Denis Roy, Doyen, Professeur agrégé
Reconnaissance et application du droit autochtone au Canada ; reconnaissance étatique du pluralisme juridique
Le pluralisme juridique est une théorie qui postule l'existence d'une multiplicité d'ordres juridiques dans un même espace sociogéographique. Pour les pluralistes, il existe plusieurs entités capables de créer des règles de droit. Ces entités créent des normes qui peuvent être en concurrence, en interaction avec le droit étatique, ou encore exister de façon indépendante et parallèle à ce droit étatique. Le pluralisme juridique a pour origine le travail d'anthropologues qui ont travaillé dans différentes régions du monde : en Afrique, dans le nord du Canada avec les peuples autochtones, ou encore en milieu urbain dans les favelas du Brésil. Chaque fois, ces chercheurs ont constaté que dans les communautés étudiées, d'autres ordres juridiques non étatiques occupent une place plus importante que le droit étatique. Pour mieux saisir le phénomène, les anthropologues juridiques ont proposé l'hypothèse du pluralisme juridique. C'est-à-dire qu'en parallèle et en concurrence avec le droit étatique, il existe d'autres droits. On comprend que nous sommes ici très loin des postulats de base du positivisme, dont l'influence est prédominante dans l'enseignement du droit des universités nord-américaines et européennes, et selon lesquels l'État détient le monopole du droit.

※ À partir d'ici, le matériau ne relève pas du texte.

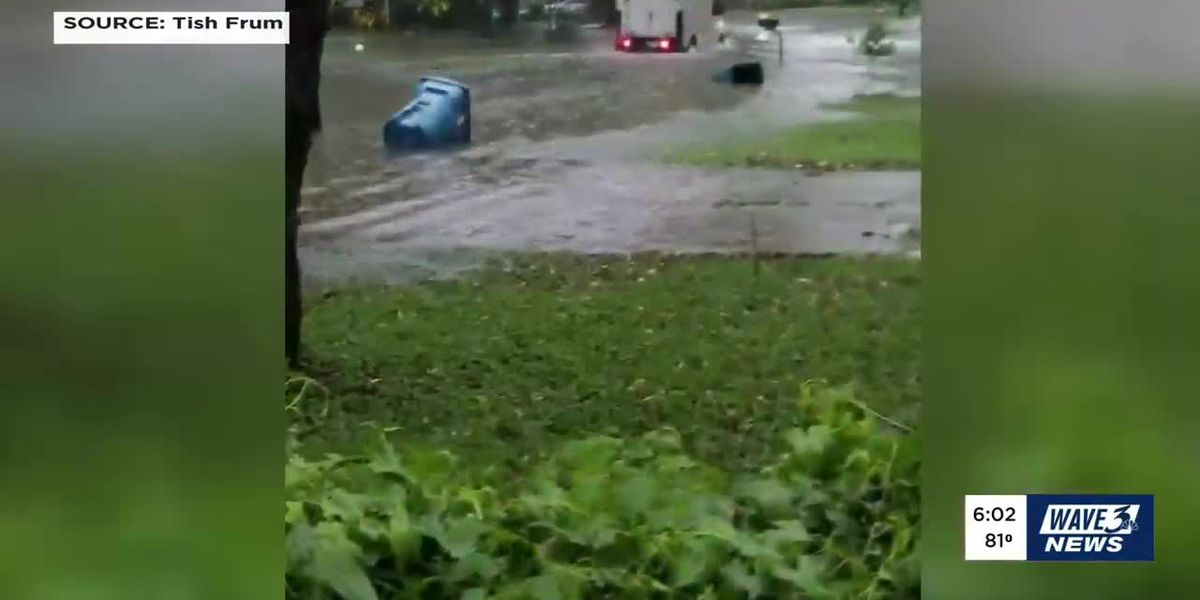 Valley Station neighbors say they 'dodged a bullet' after close call with flash flooding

À partir du prisme du contrat social supposé entre tous les citoyens d'un territoire (constitution) et de l'action judiciaire (qui assure le respect de ce contrat social et du monopole du droit de l'État), je propose d'illustrer la reconnaissance, par l'État canadien, depuis 1982, du droit autochtone et de la dimension pluraliste qui en émerge. S'étant surtout manifesté dans le domaine des revendications territoriales (notamment concernant des revendications de droits de chasse et de pêche), pourrait-on envisager une manifestation quelconque de ce pluralisme juridique en matière d'autonomie territoriale et de droits linguistiques des autochtones ?
Karine McLaren, Professeure adjoint
Harmoniser la différence : la promesse et le carcan de la qualification sui generis des droits des peuples autochtones
Les tribunaux canadiens ont développé un certain nombre de principes propres à guider l'interprétation des droits des peuples autochtones, dont notamment la qualification sui generis de ces droits. Celle-ci reconnaît à la fois leur caractère unique et exprime la confiance qu'existent aussi suffisamment de convergence entre les peuples autochtones et les colons pour leur permettre de vivre en harmonie au sein d'un même système juridique.
Cette communication vise à explorer l'incidence de la qualification sui generis des droits des peuples autochtones sur l'interprétation qui a été faite de ces droits par les tribunaux canadiens.